Christopher Belfrey, 45, said he was “startled,” so began taking video through his windshield. Prosecutors played some of that video, which showed officers taking Floyd out of the car, and video that Belfrey took later from across the street that showed Floyd seated against the wall of a restaurant across from Cup Foods.

Another witness wept openly after watching police body camera video of Floyd struggling with officers as they tried to get him into the squad car.

Charles McMillian, 61, said he was driving past the area and stopped when he saw police activity. He was heard on a body camera telling Floyd — who was becoming frantic and saying he was claustrophobic — to co-operate with officers trying to push him into the car.

“You can’t win,” McMillan told Floyd.

Eventually, Chauvin and Thao arrived on the scene, and Floyd thanked officers as they pulled him out of the car and put him on the ground.

McMillian, through tears, testified, “I feel helpless” as he explained why the video made him emotional. The court took a short break.

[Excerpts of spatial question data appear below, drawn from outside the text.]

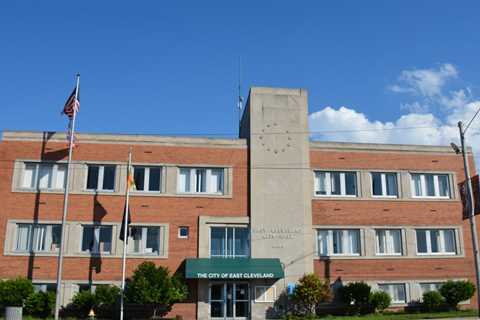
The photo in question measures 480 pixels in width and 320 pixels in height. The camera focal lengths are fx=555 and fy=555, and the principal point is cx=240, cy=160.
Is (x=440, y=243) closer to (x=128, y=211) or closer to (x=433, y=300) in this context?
(x=433, y=300)

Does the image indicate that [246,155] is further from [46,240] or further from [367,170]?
[46,240]

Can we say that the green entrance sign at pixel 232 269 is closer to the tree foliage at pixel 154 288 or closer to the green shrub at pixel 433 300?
the tree foliage at pixel 154 288

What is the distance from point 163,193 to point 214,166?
11.6 ft

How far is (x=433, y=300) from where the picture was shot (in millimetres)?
33125

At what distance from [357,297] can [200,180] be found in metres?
11.5

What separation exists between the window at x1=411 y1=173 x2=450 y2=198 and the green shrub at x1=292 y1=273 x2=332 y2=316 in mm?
9668

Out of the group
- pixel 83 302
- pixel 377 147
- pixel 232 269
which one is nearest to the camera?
pixel 83 302

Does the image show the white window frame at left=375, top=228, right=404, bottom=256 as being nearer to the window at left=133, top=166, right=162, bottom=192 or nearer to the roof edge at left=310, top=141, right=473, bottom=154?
the roof edge at left=310, top=141, right=473, bottom=154

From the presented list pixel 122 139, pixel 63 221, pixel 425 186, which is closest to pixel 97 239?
pixel 63 221

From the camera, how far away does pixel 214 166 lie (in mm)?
34062

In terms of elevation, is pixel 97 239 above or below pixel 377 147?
below

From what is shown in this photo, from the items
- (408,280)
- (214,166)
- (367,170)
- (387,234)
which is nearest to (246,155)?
(214,166)

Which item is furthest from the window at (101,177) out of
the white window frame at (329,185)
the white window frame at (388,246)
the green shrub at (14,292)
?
the white window frame at (388,246)

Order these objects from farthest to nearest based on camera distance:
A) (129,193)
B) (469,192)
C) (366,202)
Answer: (366,202) < (129,193) < (469,192)
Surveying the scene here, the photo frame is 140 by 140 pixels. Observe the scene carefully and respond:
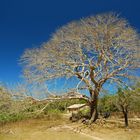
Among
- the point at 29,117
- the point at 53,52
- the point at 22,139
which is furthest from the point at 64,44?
the point at 22,139

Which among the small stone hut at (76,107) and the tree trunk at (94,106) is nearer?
Answer: the tree trunk at (94,106)

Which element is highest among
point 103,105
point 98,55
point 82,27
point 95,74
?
point 82,27

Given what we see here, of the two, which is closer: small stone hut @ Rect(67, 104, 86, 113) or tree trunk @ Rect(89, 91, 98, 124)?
tree trunk @ Rect(89, 91, 98, 124)

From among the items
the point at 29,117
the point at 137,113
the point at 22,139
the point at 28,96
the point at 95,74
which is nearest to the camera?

McMillian said he recognized Chauvin from the neighbourhood and talked to him five days earlier, telling him that at the end of the day, everyone wants to go home to their families safe.

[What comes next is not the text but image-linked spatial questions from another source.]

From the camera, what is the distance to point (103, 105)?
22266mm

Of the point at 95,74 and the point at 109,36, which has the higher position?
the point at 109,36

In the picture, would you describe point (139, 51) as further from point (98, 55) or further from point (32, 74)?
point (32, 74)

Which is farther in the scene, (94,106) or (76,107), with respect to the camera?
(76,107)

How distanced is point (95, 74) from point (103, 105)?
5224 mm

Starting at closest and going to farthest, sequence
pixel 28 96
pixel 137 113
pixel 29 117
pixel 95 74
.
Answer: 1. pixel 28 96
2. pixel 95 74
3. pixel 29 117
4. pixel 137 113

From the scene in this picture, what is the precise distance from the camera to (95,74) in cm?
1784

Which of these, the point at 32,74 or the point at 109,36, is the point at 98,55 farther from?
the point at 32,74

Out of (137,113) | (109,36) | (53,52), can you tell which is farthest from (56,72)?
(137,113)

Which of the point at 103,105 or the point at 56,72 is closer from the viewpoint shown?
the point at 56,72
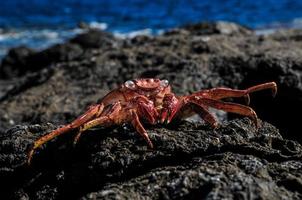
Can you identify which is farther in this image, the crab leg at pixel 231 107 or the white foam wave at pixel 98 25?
the white foam wave at pixel 98 25

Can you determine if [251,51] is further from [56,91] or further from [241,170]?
[241,170]

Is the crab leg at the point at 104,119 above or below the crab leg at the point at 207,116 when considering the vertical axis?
above

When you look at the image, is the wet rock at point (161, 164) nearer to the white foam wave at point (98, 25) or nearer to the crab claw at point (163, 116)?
the crab claw at point (163, 116)

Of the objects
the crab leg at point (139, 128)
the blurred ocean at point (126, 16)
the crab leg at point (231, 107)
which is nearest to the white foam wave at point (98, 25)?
the blurred ocean at point (126, 16)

On Tuesday, a parade of witnesses testified that they and other bystanders in a group of about 15 people on the sidewalk became upset as they repeatedly begged Chauvin to take his knee off Floyd’s neck. But Chauvin refused to ease up, and Thao kept back those who tried to intervene, including a Minneapolis firefighter with EMT training.

The testimony from the prosecution witnesses was apparently aimed at showing that Chauvin had multiple opportunities to think about what he was doing and change course.

But Chauvin attorney Eric Nelson also repeatedly sought to bring out evidence that the onlookers were becoming agitated, in an apparent attempt to show that the police were distracted by what they perceived as a growing and increasingly hostile crowd.

Wednesday morning’s testimony was briefly interrupted when a juror stood and raised her hand and gestured toward the door. She later told the judge that she had been feeling stress and having trouble sleeping, but told the judge she was OK to proceed.